Avoiding eye contact

The house feels deflated again now that we are are a child down back at university but the journey back did give us the opportunity to make a short weekend in Brighton out of it.

The weekend started well with me in a pub having come off the train from London with the rest of the family already there and me trying to work out how to make contact with a mobile phone that had died through lack of battery some minutes previous.

In some respects it was good to be passed back to those days when the mobile phone was but a large brick carried by a few and the rest of us had to make do with making plans, setting out explicit instructions as to where to meet up and then keeping to them. That was all okay but no plans had been set out and all I knew was that I had arrived and the rest of the family was elsewhere waiting for me to make contact.

I spent some time walking up and down streets to see if there were any pay-phones still in existence but once the two or three streets were trod down it became apparent that they weren’t and it occurred to me that their last bastion might be inside a pub. Luckily there was a pub to hand so I made my way in.

Of course there is no point going into a pub and looking for a pay-phone without having a pint. So the pint was ordered and as it was placed in front of me I asked the question -‘Do you have a pay-phone?’

There was a short pitying look.

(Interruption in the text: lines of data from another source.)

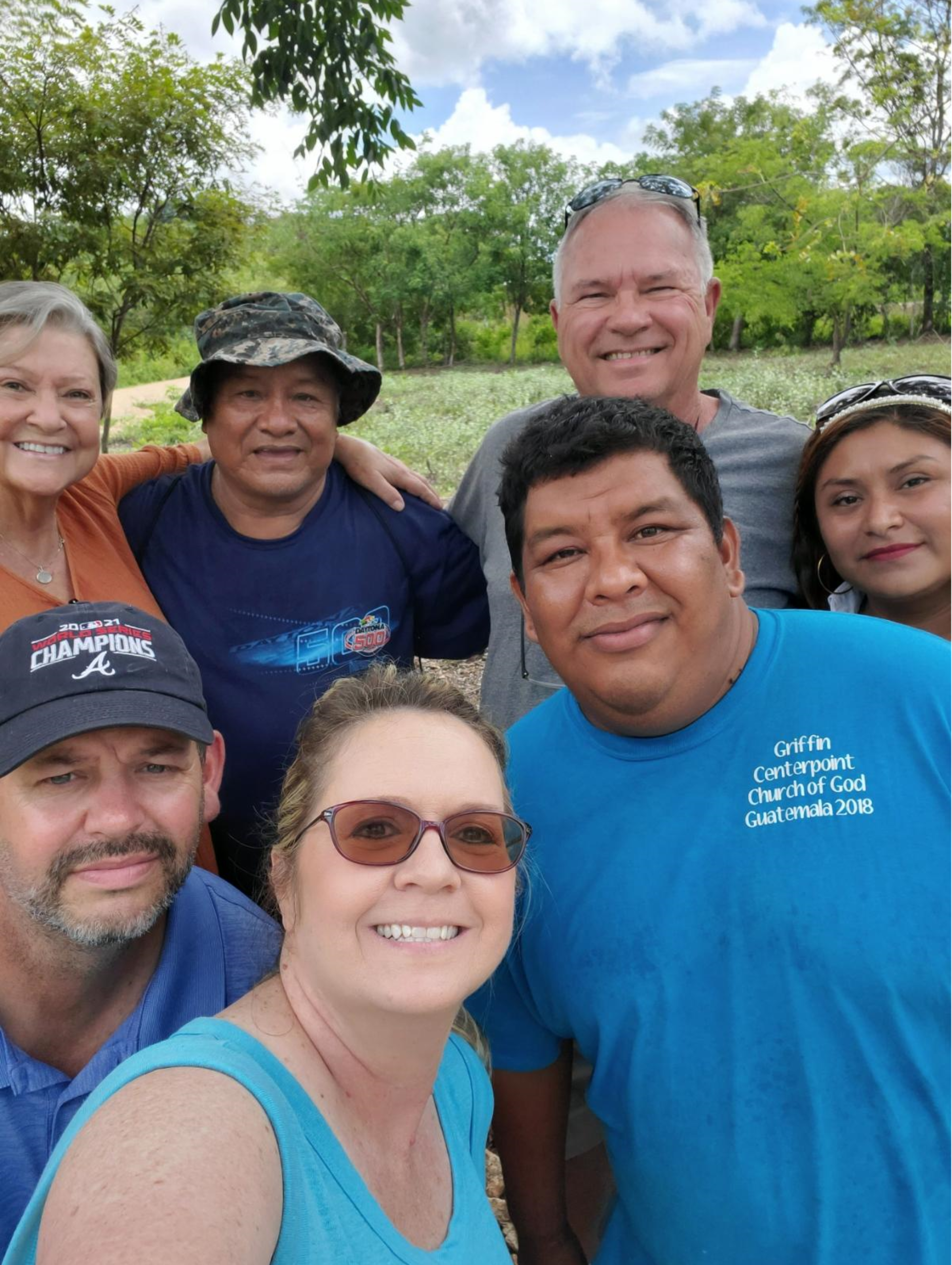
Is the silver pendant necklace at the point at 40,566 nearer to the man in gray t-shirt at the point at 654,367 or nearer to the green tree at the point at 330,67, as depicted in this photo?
the man in gray t-shirt at the point at 654,367

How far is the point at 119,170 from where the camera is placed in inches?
374

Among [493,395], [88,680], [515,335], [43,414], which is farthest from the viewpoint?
[515,335]

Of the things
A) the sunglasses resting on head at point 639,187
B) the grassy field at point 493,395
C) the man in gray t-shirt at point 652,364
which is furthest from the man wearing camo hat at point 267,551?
the grassy field at point 493,395

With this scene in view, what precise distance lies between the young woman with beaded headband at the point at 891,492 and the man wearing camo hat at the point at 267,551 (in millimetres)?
1519

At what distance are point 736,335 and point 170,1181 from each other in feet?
141

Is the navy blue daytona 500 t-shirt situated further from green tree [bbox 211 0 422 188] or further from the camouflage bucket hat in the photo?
green tree [bbox 211 0 422 188]

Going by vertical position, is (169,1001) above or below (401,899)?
below

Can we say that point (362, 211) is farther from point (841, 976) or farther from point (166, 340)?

I was obviously asking about something that had last featured in any pub about 15 years ago. ‘No’ I was told.

But then sympathy took over and a question was asked as to whether I was planning on a call to Australia.

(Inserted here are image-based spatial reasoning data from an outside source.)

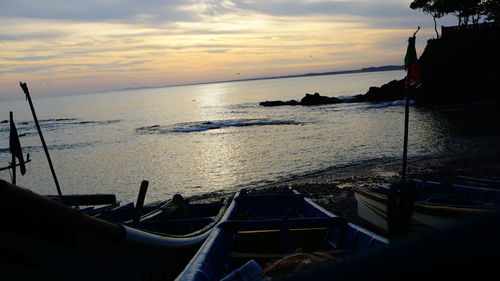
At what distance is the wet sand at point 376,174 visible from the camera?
731 inches

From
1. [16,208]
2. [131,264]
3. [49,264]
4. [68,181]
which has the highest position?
[16,208]

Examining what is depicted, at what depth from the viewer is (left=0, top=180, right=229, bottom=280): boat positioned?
157 inches

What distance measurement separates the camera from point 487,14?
6712 centimetres

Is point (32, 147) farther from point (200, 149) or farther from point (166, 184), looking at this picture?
point (166, 184)

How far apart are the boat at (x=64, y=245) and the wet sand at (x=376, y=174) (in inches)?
448

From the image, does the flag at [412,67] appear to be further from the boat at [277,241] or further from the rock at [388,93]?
the rock at [388,93]

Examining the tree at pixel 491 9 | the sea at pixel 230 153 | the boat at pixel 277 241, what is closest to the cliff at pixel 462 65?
the tree at pixel 491 9

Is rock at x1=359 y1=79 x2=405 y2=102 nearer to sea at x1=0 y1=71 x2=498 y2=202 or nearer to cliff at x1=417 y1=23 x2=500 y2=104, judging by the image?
cliff at x1=417 y1=23 x2=500 y2=104

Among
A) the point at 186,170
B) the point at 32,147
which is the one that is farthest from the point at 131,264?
the point at 32,147

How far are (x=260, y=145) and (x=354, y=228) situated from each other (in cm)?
3242

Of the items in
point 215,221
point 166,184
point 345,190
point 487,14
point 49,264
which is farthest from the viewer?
point 487,14

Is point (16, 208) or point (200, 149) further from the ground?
point (16, 208)

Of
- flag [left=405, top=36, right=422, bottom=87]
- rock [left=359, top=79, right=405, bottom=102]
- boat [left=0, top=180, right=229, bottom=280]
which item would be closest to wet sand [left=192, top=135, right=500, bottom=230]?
flag [left=405, top=36, right=422, bottom=87]

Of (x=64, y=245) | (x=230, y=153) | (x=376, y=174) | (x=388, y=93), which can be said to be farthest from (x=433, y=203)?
(x=388, y=93)
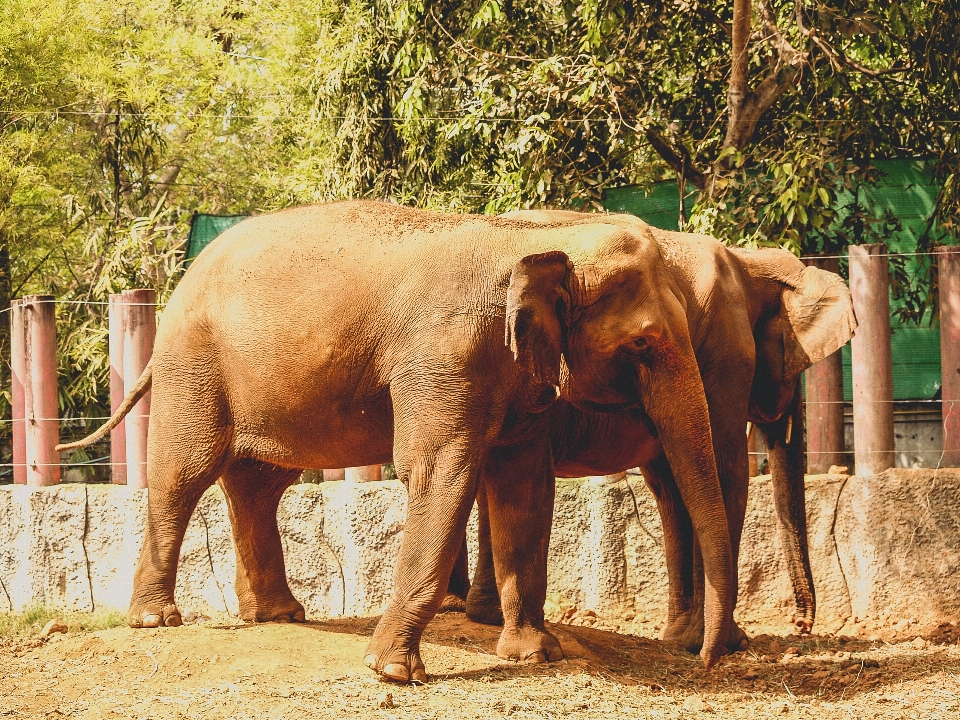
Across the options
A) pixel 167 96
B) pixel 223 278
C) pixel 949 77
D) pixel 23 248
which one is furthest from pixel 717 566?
pixel 167 96

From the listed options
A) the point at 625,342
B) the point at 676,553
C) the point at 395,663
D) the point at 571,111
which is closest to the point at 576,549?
the point at 676,553

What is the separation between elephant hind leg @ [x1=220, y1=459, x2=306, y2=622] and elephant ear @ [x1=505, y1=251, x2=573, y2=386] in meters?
2.20

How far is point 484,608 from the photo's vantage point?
755 centimetres

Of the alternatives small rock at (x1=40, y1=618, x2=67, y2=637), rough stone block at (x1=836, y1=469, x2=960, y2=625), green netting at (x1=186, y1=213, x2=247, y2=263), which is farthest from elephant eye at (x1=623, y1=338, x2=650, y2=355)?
green netting at (x1=186, y1=213, x2=247, y2=263)

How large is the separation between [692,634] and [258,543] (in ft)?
8.11

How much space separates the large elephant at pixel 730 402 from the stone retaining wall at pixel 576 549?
3.01ft

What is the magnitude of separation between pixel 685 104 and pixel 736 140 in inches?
41.2

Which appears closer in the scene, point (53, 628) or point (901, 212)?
point (53, 628)

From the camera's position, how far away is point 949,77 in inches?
383

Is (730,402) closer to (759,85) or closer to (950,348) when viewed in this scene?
(950,348)

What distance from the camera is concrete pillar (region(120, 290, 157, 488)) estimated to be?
905cm

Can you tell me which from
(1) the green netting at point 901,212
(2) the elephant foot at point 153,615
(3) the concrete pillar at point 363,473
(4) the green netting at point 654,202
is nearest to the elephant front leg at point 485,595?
(3) the concrete pillar at point 363,473

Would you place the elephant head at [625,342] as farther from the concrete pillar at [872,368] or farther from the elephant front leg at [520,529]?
the concrete pillar at [872,368]

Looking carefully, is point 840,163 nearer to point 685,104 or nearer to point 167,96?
point 685,104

I was able to deny this and provide half an explanation that the call that was to be made was to go no further than a phone perhaps half a mile away the recipients of which were hoping to meet me. At which, rather to my surprise, the pub phone was put in front of me and I was given free reign.

At which point of course I tried to dredge up the odd phone  number from Australia that had been awaiting my attention. None came to mind and so the family was called and arrangements made for me to meet with them in the next thirty minutes or so.

That thirty minutes left me time to finish my pint and order another and as all was well with the world to ask for a packet of pork scratchings. It occurred to me that the order of the pork scratchings could have been mis-construed but I was able to avoid any further difficulties by keeping my eyes down as I nibbled at the hard bits of pig skin.

I then left the pub and spent a happy twenty minutes shovelling coins into a pay phone I found in Brighton Station to try make contact with family so as to check on the arrangements made. It appears that things have moved on from the days when all that a pay-phone required was a handful of 2p coins. You still require a handful of coins but now there is no great guarantee of contact at the other end. No matter I was able to solicit a promise from a nice man at BT they would send me a cheque.

Notwithstanding the mishaps with the phone me and the family met up and we had a fine Mexican meal at La Choza in The Lanes. For some of us the third meal that had been had there over the last 18 months and very good it was particularly when the masks came out.